-- Opening Marker --
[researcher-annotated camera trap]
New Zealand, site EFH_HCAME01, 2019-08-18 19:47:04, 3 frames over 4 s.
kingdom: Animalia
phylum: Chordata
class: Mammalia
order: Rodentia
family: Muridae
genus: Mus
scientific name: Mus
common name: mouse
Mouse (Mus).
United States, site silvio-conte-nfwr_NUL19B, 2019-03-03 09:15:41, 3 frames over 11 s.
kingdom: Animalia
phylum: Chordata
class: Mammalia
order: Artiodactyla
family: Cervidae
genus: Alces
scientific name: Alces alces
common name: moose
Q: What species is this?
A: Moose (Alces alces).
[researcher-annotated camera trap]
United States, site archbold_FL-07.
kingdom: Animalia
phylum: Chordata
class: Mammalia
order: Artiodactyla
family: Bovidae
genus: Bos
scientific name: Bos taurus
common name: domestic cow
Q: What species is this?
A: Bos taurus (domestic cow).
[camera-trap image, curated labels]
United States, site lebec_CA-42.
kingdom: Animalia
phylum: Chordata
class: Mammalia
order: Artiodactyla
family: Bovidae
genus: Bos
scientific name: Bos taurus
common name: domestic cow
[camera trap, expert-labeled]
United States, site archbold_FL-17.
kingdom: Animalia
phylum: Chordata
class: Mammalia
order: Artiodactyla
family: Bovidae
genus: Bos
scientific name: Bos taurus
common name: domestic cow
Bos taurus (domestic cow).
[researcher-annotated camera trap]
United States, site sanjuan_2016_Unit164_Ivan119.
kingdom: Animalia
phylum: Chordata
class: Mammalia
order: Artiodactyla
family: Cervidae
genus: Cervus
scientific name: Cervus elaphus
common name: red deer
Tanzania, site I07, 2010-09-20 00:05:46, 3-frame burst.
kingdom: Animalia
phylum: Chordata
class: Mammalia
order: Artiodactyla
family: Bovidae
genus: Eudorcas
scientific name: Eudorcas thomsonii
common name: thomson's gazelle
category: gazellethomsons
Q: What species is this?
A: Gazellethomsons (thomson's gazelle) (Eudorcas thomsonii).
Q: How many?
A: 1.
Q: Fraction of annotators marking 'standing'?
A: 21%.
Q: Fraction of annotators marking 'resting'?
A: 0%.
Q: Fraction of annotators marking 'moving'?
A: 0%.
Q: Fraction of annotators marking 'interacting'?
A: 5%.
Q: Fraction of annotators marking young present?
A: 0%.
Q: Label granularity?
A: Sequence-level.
-- Closing Marker --
> **EXERCISE DESCRIPTION**:
Nothing but the exact lines from the start of the material through the line holding "scientific name: Alces alces", both included, belongs in the answer.

> **ANSWER SPACE**:
[researcher-annotated camera trap]
New Zealand, site EFH_HCAME01, 2019-08-18 19:47:04, 3 frames over 4 s.
kingdom: Animalia
phylum: Chordata
class: Mammalia
order: Rodentia
family: Muridae
genus: Mus
scientific name: Mus
common name: mouse
Mouse (Mus).
United States, site silvio-conte-nfwr_NUL19B, 2019-03-03 09:15:41, 3 frames over 11 s.
kingdom: Animalia
phylum: Chordata
class: Mammalia
order: Artiodactyla
family: Cervidae
genus: Alces
scientific name: Alces alces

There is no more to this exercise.